=== Texto de leitura ===
____

Uma velha violência: o voto obrigatório

devotos do voto

Brasil, março de 2022.

Em cima dos palcos, na boca de artistas diante de milhares de pessoas em festivais de música como o Lollapalooza, ou nas redes digitais como Twitter, Facebook, Instagram e Tik Tok, conquistando inúmeros views, a combinação das palavras “jovem” e “eleitor” circula pelos mais variados lugares.

A manifestação que reuniu desde a cantora Anitta, passando pela também agora cantora e ex-BBB Juliette, até o ator estadunidense Mark Ruffalo (o Hulk dos filmes da Marvel!), pretendia ser espontânea, mas ocorreu dez dias depois da “Semana do Jovem Eleitor”, organizada pelos ministros do Tribunal Superior Eleitoral (TSE) e juízes dos TREs.

____

=== Exercício ===
Extraia do texto sobre o voto obrigatório, sem nenhuma alteração, o trecho que começa em "Brasil, março de" e vai até "mais variados lugares.", inclusive.

=== Dados fornecidos ===
____

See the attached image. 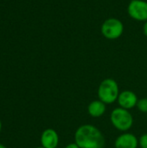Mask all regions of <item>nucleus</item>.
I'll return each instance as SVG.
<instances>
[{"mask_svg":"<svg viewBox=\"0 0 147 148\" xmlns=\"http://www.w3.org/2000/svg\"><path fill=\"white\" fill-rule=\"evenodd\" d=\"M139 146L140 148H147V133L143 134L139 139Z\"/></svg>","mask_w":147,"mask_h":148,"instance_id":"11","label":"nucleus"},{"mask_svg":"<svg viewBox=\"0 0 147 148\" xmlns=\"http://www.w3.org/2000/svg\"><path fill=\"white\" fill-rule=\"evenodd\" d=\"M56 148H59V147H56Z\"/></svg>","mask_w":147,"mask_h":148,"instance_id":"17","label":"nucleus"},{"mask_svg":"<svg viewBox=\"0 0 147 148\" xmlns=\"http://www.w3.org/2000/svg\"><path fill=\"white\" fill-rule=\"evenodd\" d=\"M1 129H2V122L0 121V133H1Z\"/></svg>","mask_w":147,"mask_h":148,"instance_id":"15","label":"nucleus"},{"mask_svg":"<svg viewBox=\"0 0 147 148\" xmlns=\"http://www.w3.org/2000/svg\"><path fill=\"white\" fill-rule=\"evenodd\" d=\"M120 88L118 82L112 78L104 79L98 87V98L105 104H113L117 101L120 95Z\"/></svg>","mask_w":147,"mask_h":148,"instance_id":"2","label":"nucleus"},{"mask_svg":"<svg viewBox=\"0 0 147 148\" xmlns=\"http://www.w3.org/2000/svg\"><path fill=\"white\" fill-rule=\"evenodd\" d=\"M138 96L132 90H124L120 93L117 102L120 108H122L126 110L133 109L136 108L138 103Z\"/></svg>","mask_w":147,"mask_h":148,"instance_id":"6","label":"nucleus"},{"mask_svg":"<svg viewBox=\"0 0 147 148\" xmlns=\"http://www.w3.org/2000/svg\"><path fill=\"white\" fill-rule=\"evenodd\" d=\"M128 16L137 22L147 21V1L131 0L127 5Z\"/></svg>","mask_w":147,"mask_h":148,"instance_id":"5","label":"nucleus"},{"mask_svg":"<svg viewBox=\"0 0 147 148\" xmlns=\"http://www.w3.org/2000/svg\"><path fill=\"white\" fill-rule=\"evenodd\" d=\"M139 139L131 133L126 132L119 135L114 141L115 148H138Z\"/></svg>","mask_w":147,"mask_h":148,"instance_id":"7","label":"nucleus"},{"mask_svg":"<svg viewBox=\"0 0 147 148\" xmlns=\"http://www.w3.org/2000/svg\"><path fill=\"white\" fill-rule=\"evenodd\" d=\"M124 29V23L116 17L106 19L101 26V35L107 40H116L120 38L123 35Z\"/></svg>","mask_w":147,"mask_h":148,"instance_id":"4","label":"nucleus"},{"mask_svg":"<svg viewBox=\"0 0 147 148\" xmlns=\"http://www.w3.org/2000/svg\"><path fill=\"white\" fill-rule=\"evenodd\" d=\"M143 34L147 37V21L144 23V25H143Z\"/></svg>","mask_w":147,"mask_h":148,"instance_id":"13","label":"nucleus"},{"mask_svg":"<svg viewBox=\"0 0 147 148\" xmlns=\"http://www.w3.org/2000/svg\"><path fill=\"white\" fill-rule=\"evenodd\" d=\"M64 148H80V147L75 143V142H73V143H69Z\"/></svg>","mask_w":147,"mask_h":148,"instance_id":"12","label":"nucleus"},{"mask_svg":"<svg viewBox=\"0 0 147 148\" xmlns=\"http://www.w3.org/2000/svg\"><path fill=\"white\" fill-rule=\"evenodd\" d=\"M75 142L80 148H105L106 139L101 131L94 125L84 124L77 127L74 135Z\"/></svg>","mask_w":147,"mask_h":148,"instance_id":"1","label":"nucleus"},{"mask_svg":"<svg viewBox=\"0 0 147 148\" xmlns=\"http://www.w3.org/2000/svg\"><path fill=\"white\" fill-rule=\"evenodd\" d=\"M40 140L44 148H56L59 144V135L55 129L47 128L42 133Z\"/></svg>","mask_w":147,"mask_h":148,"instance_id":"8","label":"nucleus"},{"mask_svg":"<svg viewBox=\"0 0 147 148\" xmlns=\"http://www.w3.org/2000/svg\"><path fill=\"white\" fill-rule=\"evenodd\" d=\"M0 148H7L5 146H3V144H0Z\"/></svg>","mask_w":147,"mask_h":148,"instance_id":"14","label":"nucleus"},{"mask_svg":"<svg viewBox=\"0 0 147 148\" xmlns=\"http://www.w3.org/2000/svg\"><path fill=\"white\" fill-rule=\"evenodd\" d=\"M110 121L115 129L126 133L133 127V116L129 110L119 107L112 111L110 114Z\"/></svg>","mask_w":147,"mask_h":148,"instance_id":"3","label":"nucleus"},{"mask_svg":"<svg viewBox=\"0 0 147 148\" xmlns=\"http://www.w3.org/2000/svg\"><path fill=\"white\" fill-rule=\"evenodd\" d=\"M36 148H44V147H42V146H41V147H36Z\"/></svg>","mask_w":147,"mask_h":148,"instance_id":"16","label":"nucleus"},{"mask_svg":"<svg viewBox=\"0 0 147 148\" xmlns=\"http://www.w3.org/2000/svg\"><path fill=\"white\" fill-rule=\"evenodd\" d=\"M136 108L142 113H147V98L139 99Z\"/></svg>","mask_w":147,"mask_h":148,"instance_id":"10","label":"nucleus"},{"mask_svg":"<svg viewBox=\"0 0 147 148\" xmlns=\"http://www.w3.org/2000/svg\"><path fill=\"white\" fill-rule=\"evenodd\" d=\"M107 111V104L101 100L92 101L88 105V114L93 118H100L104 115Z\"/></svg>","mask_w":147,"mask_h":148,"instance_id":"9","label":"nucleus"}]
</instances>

____

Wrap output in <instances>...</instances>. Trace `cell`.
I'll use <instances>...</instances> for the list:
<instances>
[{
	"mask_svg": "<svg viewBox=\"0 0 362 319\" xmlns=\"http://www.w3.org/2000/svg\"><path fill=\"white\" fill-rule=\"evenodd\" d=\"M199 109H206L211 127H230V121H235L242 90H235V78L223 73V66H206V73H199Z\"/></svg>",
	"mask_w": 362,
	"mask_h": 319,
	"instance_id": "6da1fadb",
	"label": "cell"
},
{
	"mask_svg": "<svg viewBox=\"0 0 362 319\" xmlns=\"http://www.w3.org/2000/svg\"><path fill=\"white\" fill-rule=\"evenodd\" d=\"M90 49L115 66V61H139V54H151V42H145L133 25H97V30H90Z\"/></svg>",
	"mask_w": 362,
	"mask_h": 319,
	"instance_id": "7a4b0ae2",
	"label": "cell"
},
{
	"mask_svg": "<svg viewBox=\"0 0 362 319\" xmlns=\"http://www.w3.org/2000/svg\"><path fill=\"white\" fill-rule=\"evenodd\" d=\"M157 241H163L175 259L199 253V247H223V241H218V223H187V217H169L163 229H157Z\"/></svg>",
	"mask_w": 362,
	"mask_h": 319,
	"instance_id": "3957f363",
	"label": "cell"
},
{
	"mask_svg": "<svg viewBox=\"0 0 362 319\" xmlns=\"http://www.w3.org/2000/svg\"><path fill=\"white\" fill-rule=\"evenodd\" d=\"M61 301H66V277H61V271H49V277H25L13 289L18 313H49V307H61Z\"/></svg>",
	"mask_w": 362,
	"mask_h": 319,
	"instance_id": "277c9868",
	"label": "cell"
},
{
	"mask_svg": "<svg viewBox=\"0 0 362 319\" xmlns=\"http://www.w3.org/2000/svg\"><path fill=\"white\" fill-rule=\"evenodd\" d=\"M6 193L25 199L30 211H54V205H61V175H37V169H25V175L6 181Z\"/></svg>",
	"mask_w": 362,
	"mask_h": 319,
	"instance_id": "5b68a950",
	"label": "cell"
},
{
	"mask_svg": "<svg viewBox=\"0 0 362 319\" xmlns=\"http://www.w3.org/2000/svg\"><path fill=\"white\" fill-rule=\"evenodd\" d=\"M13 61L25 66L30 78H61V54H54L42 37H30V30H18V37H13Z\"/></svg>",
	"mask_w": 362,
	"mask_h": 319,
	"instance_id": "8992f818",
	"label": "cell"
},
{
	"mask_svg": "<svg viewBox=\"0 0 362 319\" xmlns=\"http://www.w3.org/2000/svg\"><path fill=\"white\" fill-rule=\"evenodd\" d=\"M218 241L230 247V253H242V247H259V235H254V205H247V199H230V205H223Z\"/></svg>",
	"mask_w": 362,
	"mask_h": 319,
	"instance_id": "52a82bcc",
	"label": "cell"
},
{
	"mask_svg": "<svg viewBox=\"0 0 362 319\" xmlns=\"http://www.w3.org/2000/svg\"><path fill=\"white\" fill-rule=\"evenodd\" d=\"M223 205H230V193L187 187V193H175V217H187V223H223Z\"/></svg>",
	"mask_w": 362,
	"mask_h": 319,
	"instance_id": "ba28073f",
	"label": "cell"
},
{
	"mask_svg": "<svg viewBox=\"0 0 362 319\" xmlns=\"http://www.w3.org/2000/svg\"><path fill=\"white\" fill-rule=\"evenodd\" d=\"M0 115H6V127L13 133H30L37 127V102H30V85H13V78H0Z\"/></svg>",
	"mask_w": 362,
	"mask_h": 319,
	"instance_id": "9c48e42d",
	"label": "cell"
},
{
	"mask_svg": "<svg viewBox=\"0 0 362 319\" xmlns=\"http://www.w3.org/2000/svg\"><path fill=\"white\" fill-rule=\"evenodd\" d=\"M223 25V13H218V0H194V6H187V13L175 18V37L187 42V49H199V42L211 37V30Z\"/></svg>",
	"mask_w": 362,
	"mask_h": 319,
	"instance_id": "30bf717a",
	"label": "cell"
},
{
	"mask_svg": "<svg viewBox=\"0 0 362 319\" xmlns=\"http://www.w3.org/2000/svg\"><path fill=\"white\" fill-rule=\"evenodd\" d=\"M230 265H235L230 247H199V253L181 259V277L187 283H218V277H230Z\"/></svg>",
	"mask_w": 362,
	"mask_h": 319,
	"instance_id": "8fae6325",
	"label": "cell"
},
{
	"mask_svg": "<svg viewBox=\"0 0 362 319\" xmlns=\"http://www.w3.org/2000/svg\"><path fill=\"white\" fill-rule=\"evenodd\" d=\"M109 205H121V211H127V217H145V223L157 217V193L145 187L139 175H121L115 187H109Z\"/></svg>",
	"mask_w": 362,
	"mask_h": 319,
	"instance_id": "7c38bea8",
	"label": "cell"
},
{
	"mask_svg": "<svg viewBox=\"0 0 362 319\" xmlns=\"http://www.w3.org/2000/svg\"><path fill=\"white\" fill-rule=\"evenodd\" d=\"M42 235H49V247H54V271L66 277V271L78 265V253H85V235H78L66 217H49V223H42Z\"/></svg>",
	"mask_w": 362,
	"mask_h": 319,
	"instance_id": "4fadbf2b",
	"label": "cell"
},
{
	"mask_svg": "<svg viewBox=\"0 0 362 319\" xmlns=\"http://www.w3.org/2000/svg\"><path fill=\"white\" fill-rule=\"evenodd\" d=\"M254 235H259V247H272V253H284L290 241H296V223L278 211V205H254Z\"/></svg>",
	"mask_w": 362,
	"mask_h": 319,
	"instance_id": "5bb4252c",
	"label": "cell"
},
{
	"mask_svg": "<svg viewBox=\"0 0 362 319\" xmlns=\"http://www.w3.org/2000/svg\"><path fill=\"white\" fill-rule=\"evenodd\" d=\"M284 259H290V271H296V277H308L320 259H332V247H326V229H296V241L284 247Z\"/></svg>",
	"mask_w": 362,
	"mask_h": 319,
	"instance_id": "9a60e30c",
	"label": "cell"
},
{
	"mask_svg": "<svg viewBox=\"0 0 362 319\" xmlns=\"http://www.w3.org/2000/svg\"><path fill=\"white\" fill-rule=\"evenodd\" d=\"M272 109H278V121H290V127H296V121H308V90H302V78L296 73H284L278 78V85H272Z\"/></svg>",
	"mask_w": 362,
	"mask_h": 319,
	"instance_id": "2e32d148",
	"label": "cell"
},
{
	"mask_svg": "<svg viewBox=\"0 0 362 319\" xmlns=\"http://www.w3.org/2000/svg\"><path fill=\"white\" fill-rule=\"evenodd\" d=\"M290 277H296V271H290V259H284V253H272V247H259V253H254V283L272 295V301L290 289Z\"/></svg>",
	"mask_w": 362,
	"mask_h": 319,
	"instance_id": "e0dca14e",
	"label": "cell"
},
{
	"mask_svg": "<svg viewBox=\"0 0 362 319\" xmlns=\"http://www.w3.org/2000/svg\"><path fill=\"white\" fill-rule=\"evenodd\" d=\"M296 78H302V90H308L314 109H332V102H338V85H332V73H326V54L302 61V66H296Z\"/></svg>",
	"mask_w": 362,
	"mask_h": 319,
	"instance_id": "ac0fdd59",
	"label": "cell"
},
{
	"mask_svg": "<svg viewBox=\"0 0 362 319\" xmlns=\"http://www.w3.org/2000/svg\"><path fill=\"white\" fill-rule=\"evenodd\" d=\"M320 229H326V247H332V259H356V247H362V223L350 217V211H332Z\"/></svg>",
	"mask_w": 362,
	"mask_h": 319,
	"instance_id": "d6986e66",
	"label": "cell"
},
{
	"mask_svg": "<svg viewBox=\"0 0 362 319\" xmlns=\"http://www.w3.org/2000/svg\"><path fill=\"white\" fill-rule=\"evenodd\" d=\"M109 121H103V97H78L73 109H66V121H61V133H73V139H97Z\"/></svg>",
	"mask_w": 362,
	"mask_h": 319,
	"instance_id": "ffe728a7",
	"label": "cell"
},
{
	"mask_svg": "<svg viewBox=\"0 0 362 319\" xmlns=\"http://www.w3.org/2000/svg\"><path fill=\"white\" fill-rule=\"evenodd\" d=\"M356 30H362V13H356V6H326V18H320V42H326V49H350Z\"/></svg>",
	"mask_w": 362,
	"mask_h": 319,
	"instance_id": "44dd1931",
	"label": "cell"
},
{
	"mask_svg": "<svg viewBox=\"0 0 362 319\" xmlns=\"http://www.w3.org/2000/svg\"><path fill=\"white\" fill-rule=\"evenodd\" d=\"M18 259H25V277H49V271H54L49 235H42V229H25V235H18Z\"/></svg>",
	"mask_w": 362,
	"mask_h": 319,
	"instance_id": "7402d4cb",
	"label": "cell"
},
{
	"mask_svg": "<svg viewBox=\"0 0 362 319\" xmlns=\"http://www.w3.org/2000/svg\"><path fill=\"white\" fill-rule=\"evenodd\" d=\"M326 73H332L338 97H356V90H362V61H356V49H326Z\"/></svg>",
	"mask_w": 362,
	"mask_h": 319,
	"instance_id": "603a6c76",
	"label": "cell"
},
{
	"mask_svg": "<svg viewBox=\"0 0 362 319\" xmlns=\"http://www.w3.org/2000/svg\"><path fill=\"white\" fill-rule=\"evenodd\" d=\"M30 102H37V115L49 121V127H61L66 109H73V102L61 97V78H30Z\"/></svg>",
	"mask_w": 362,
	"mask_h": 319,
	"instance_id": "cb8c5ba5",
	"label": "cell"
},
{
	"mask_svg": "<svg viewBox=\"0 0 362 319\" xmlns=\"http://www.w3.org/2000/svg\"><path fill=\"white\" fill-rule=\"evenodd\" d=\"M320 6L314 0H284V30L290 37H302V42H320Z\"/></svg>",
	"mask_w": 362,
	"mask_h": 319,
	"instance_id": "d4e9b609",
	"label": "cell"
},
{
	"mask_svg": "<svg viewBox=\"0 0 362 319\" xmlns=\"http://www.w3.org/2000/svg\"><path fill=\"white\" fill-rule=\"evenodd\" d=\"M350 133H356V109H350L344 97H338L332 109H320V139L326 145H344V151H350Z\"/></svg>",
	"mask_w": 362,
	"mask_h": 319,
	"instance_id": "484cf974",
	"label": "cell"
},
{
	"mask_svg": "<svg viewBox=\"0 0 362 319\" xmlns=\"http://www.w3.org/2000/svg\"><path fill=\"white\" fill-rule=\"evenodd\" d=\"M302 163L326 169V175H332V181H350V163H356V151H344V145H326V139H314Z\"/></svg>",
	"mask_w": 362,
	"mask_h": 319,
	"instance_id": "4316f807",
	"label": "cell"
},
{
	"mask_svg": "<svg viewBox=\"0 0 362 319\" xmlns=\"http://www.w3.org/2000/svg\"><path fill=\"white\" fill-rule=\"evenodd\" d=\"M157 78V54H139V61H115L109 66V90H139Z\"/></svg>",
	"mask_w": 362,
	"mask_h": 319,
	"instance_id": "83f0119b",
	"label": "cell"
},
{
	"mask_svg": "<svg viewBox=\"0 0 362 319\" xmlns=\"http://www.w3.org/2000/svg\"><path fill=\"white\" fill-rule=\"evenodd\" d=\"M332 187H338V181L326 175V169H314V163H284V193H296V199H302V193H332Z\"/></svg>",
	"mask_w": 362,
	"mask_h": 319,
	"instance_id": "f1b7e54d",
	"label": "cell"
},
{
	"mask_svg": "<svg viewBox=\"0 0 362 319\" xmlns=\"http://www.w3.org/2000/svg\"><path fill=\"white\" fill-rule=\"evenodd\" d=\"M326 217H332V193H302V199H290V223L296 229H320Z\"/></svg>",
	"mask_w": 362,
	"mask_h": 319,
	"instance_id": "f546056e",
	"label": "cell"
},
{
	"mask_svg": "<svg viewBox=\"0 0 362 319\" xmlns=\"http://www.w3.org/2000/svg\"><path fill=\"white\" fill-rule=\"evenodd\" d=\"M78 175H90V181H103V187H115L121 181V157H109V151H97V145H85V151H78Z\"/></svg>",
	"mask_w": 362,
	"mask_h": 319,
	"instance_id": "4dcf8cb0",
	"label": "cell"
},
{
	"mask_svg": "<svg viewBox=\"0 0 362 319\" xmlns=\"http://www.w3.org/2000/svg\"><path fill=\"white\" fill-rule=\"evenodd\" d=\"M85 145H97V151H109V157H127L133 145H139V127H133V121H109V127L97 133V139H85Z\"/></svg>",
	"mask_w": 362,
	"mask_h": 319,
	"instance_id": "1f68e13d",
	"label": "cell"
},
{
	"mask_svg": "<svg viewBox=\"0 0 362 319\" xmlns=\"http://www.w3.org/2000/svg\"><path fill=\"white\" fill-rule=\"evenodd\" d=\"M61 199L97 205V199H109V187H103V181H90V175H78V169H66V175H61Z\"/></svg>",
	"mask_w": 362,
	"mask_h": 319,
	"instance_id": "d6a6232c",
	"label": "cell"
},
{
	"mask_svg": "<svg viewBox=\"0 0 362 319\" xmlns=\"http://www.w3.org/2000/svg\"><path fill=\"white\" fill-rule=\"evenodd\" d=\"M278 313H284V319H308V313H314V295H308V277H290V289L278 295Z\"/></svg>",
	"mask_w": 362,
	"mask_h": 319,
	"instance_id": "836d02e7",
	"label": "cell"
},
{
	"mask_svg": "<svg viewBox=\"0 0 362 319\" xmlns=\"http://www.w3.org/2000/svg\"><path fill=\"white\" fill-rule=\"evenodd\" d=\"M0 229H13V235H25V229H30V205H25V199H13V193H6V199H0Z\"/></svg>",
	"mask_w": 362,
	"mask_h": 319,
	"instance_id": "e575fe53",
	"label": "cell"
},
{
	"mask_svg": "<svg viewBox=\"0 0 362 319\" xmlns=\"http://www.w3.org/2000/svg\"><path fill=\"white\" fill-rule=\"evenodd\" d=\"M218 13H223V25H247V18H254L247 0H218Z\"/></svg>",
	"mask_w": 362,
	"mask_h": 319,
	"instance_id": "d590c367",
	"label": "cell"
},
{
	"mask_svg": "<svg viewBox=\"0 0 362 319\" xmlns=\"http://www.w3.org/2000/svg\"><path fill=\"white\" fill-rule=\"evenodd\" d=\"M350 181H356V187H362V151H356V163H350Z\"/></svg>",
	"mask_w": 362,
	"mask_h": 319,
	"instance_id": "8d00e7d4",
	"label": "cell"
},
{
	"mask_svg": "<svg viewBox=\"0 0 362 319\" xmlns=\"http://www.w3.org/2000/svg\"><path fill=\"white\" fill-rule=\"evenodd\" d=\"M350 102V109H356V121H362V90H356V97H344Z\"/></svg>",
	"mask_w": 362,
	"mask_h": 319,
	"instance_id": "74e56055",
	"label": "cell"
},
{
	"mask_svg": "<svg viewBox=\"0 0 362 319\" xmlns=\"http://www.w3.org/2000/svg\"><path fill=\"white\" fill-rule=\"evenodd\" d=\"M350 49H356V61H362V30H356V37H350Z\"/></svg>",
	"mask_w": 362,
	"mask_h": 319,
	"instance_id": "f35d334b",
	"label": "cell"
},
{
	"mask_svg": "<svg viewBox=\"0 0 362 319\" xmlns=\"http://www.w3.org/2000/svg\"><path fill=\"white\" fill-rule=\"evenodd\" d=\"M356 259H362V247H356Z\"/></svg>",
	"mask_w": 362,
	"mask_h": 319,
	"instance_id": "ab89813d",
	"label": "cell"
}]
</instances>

____

=== Solução completa ===
Brasil, março de 2022.

Em cima dos palcos, na boca de artistas diante de milhares de pessoas em festivais de música como o Lollapalooza, ou nas redes digitais como Twitter, Facebook, Instagram e Tik Tok, conquistando inúmeros views, a combinação das palavras “jovem” e “eleitor” circula pelos mais variados lugares.